◆ Assignment:
How would the commentary below on appointments to the Commission go on? Write its next part, picking up right after its final line.

◆ Selected text:
- Opening Delimiter -

The Founding Fathers in order to stop dead such abuse, wrote into the original treaty that no Commissioner was allowed to take a job, remunerated or not, within three years of resigning or leaving office. Do the present Commissioners have no shame?

Who are these Commissioners replaced with? Why another politician of course. Some countries like the UK have the effrontery of replacing a man with a woman. Effrontery? The UK government explains that they are equal opportunity employers! What! Are only politicians equal? This is right out of George Orwell’s Animal Farm! Everyone is equal but politicians are more equal than others! I imagine our governments could open George Orwell’s eyes on a few other ideas. There are some 60 million people in the UK, and I did not see an advertisement asking qualified people to apply for the job. Please drop me a line if anyone saw it!!

Some 500 million people are watching and judging the Commissioners as to whether they are independent. Some pass the test; others fail. It is far too tempting for Commissioners to assume they must become a champion for a particular interest group or political ideology. For those outside such interest groups, they look as trustworthy as a crooked cop.

For national leaders, selecting the Commission presents them with another temptation. What better place to create high-paid jobs for the political boys and girls that they did not want at home, than to send them to Brussels? The voting public on the other hand has now got a real Litmus test to show whether politicians at home are really honest. Do they insist that the Commission should not be a dumping ground for politicians? Check the record of the last decade since new treaties began to be discussed! In recent years hardly one has passed the test. We are in a period not so much of a democratic deficit but a ‘surplus of arrogance’, as one commissioner called it.

And it is the allegedly democratic political parties who are installing this new big brother and big sister oligarchy.

Commission Debate 5: Rejoice, you Irish! The Cartel is providing political Kommissars for everyone!

- Closing Delimiter -

[Records from a collection]
- Opening Delimiter -

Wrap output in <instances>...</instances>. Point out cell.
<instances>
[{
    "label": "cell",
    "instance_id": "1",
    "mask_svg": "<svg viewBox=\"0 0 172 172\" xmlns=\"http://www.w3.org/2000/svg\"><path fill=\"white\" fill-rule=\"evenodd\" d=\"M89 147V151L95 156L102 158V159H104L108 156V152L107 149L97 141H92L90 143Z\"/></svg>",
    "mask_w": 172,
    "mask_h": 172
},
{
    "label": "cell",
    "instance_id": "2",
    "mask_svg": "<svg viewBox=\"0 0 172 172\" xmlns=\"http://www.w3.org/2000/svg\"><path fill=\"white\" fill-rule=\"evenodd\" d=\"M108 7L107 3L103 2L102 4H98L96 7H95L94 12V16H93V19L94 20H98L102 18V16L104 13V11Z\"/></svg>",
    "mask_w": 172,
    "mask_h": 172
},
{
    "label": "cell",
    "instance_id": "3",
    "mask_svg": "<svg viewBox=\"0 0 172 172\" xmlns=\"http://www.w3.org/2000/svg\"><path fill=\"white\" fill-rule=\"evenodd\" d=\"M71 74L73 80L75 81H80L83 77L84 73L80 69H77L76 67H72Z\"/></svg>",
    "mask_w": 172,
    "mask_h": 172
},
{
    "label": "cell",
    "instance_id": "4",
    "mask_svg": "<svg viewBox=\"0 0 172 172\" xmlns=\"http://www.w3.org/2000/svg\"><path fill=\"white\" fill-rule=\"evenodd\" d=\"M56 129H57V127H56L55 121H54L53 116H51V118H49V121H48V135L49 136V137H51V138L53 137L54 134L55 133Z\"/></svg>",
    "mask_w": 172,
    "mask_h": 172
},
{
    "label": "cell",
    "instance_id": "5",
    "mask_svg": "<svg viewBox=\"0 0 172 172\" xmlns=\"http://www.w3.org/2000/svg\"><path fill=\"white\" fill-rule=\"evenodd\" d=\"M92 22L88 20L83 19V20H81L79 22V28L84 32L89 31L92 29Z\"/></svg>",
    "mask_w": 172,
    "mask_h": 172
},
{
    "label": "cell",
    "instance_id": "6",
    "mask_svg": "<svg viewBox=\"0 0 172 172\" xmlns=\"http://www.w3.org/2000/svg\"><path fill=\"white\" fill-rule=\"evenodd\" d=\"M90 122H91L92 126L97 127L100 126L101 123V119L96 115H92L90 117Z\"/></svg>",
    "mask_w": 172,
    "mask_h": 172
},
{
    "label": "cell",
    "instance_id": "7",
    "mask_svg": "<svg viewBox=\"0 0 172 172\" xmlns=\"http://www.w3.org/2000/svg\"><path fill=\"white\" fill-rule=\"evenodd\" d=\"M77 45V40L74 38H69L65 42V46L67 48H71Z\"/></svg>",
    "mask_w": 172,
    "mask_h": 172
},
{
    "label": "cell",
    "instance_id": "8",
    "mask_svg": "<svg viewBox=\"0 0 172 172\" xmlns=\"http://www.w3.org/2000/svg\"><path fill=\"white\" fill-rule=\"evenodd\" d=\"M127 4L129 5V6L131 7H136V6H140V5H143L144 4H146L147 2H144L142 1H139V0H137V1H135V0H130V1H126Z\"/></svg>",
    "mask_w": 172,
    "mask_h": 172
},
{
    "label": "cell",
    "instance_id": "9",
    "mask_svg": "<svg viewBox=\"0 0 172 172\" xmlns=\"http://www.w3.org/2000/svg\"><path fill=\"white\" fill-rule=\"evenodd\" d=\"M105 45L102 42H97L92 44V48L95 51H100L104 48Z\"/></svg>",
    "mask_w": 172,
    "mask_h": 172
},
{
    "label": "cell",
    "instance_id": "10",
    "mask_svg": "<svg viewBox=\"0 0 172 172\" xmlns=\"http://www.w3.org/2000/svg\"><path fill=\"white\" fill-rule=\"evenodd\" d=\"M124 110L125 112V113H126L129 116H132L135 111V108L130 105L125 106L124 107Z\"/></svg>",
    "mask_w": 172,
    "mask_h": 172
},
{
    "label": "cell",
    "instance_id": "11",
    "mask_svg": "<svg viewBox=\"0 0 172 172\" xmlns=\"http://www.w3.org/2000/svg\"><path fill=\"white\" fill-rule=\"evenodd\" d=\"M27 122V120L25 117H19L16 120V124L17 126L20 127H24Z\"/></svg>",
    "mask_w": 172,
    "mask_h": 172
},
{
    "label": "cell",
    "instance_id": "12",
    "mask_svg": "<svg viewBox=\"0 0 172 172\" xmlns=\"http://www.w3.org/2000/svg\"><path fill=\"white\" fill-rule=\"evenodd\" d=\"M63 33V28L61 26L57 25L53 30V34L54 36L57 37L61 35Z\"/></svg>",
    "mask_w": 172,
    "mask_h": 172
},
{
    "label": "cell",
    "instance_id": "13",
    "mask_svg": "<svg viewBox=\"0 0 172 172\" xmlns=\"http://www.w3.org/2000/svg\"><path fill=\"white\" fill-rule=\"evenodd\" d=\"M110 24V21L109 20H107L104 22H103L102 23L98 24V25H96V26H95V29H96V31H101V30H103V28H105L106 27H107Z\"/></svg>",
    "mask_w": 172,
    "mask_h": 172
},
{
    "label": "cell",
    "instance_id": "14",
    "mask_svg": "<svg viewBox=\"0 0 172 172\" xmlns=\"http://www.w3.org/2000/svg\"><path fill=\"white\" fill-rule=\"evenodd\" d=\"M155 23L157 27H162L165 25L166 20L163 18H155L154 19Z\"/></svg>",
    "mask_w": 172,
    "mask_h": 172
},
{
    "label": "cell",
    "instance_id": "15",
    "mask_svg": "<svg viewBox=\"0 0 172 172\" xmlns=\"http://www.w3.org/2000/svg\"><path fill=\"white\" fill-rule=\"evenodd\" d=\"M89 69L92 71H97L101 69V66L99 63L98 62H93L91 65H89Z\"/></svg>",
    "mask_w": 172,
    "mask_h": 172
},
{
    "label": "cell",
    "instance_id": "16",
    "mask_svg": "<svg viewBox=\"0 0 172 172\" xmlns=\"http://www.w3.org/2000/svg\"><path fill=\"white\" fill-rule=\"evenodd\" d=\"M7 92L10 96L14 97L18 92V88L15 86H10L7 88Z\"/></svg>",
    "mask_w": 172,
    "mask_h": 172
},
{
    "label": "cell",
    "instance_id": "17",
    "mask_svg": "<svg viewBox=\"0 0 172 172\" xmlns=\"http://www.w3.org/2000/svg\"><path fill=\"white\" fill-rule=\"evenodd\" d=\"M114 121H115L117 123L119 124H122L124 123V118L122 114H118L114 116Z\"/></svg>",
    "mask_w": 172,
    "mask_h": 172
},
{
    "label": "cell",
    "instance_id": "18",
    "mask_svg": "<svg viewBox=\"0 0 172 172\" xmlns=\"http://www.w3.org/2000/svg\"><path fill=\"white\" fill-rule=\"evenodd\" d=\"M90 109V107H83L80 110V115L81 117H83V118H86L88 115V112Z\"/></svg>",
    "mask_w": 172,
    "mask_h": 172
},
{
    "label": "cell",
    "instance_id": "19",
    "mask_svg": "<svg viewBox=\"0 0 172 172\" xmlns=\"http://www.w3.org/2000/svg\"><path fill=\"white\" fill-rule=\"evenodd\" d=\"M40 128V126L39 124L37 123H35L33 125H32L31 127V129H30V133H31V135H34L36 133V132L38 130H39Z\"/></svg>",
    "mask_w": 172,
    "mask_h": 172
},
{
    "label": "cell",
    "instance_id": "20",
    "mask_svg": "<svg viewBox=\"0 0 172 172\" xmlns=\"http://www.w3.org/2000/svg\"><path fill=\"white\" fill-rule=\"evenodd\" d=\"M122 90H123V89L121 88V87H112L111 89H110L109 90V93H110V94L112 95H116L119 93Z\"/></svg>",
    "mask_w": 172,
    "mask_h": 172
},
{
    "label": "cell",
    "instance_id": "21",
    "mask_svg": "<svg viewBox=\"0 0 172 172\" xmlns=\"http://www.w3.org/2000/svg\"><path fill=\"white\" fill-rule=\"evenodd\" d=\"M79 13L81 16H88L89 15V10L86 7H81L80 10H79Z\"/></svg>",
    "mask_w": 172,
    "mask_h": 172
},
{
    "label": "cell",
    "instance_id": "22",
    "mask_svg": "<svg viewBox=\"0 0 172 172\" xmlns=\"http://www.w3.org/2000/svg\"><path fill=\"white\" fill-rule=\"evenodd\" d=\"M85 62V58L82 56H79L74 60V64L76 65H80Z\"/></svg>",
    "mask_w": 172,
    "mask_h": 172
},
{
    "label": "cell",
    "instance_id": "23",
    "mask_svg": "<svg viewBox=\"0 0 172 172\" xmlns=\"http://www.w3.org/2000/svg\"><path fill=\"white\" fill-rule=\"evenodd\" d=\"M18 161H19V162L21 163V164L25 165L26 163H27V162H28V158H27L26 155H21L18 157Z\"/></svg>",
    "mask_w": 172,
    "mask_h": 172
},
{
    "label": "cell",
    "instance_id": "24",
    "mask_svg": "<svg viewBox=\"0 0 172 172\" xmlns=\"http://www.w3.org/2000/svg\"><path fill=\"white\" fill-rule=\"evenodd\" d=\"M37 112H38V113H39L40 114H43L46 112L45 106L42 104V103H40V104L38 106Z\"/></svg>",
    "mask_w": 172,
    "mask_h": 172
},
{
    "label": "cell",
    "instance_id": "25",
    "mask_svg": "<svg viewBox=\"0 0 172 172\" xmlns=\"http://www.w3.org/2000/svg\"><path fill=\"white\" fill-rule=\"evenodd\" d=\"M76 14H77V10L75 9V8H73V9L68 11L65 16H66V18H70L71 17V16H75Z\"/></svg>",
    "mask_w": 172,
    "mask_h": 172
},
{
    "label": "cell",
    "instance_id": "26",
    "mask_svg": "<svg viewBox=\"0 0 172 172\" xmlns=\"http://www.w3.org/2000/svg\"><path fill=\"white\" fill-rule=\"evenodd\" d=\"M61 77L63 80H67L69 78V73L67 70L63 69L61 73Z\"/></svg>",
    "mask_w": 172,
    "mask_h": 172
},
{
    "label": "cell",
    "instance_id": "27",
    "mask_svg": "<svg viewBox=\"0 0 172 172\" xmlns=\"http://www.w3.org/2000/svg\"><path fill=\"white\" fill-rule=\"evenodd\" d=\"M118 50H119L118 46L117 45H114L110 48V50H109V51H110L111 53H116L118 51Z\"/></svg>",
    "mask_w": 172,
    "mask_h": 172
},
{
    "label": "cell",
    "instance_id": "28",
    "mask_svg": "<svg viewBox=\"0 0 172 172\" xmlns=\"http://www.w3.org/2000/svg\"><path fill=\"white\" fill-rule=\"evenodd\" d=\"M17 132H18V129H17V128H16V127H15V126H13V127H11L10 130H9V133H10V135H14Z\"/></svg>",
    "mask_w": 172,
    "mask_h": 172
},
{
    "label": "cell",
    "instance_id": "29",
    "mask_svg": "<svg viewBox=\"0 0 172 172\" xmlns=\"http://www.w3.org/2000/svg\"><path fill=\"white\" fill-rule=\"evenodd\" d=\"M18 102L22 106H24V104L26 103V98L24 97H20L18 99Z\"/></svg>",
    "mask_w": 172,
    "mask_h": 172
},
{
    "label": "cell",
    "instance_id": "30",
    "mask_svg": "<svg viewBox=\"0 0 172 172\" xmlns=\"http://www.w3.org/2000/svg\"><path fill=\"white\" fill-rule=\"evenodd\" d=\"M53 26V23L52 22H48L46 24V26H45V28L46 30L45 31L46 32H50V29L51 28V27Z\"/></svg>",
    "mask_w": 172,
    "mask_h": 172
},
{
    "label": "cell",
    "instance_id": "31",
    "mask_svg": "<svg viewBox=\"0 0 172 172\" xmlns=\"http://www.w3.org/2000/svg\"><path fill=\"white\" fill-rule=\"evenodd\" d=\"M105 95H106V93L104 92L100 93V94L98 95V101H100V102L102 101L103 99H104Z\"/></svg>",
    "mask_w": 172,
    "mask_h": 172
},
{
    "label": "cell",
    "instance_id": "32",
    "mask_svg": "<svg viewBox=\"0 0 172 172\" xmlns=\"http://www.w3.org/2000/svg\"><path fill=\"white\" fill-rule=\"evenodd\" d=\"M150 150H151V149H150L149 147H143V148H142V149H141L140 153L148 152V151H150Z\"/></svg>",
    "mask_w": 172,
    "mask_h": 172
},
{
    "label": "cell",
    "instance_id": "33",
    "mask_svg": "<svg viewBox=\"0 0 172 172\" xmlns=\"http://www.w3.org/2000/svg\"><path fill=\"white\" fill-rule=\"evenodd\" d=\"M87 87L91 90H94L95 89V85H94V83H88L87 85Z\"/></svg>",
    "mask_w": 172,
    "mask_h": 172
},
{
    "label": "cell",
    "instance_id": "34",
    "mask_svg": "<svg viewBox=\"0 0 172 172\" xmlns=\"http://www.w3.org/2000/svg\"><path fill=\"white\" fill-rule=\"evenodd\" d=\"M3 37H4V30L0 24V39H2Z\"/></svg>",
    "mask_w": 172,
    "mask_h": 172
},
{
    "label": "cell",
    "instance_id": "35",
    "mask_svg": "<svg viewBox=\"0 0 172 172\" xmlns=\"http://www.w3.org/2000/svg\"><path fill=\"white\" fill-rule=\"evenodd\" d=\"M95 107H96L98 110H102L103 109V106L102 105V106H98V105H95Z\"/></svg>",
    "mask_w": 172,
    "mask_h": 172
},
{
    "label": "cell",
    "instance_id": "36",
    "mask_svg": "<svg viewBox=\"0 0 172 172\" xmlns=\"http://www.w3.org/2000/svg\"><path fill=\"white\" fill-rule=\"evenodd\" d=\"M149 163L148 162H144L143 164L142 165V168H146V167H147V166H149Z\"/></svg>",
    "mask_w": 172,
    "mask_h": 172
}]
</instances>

- Closing Delimiter -

◆ Result of this task:
In what amounts to a political cartel, European leaders have insisted that the Irish people cannot be trusted. This autumn the Irish will have to vote again. They expect the Irish in general and each voter in particular to behave like a schizophrenic. They must grovel and say they were wrong when they voted No to the Lisbon Treaty in June 2008. European leaders expect the average Mr O’Flaherty and his good wife to proudly boast in their local pub that they have seen the light and have now voted Yes when last year they told everyone in the pub they had resolutely voted No.

In all probability, this attempt by the political cartel to override democratic decision-making will fail. I have predicted this already last year.

The political cartel believes it has fixed the vote. I call the leaders a cartel because that is exactly how they are acting. In the economic area when a firm or group of firms does not believe in the free market, it fixes the supply to increase profits. They manipulate other aspects to conspire against the consumer. In the political sphere our leaders apparently do not believe in the free market of ideas. They need extra-legal powers of persuasion to manipulate the free market. The rejected Constitutional Treaty, cut up into amendments so no one would read it and called the Lisbon Treaty is the same disreputable operation. With an oligarchic political power grab so close, some politicians consider anything is worth a try. They throw morality overboard together with the clearly expressed public disapproval of their shenanigans. Hardly worth a peanut. Some have even declared publicly how much they are looking forward to benefiting from the plethora of new jobs that the new treaty will afford to their class. They are quite willing to blacken the name of any poor soul who opposes them. Many politicians are expert in this. A serious debate is a different matter.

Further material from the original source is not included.